===== Selected text

This course will provide a discussion-based introduction to statistical practice geared towards students in the final semester of their Master of Statistics degree. Note: the course will be offered in person (Fall) and online (Spring and Summer).

Prerequisite: (ST 512 or ST 514 or ST 516 or ST 518) and (ST 502 or ST 522 or ST 702)

Typically offered in Fall, Spring, and Summer

ST 544  Applied Categorical Data Analysis  (3 credit hours)  

This course focuses on the concepts, methods, and models used to analyze categorical data, particularly contingency tables, count data and binary/binomial type of data. The topics covered include Pearson Chi-squared independence test for contingency tables, measures of marginal and conditional associations, small-sample inference, logistic regression models for independent binary/binomial data and many extended models for correlated binary/binomial data including matched data and longitudinal data. The course emphasizes the implementation of methods/models using SAS and the interpretation of the results from the output.

Prerequisite: ST 512 or ST 514 or ST 515 or ST 516

Typically offered in Fall only

ST 546/MA 546  Probability and Stochastic Processes I  (3 credit hours)  

Modern introduction to Probability Theory and Stochastic Processes. The choice of material is motivated by applications to problems such as queueing networks, filtering and financial mathematics. Topics include: review of discrete probability and continuous random variables, random walks, markov chains, martingales, stopping times, erodicity, conditional expectations, continuous-time Markov chains, laws of large numbers, central limit theorem and large deviations.

Prerequisite: MA 421 and MA 425 or MA 511

Typically offered in Fall only

ST 555  Statistical Programming I  (3 credit hours)  

An introduction to programming and data management using SAS, the industry standard for statistical practice. Detailed discussion of the program data vector and data handling techniques that are required to apply statistical methods. Topics are based on the current content of the Base SAS Certification Exam and typically include: importing, validating, and exporting of data files; manipulating, subsetting, and grouping data; merging and appending data sets; basic detail and summary reporting; and code debugging. Additional topics with practical applications are also introduced, such as graphics and advanced reporting. Statistical methods for analyzing data are not covered in this course. Regular access to a computer for homework and class exercises is required. Previous exposure to SAS is not expected.

==========

### Required tasks
- A) According to the statistics course descriptions, what software does ST 544 use to implement its methods and models?
- B) Please extend the statistics course descriptions, picking up right after their last sentence.

===== Dataset section

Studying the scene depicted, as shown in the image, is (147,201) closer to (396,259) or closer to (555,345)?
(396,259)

==========

### Answers for this exercise
- A) SAS

- B)
Prerequisite: Graduate standing

Typically offered in Fall, Spring, and Summer

ST 556  Statistical Programming II  (3 credit hours)  

Statistical procedures for importing/managing complex data structures using SQL, automated analysis using macro programming, basic simulation methods and text parsing/analysis procedures. Students learn SAS, the industry standard for statistical practice. Regular access to a computer for homework and class exercises is required.

P: ST 555 or Base SAS Certification

Typically offered in Spring and Summer

ST 558  Data Science for Statisticians  (3 credit hours)  

Methods for reading, manipulating, and combining data sources including databases. Custom functions, visualizations, and summaries. Common analyses done by data scientists. Methods for communicating results including dashboards. Regular access to a computer for homework and class exercises is required.

Prerequisites: (ST 511 or ST 517 or equivalent) and (ST 555 or equivalent)

Typically offered in Fall and Summer

ST 561/ECG 561  Applied Econometrics I  (3 credit hours)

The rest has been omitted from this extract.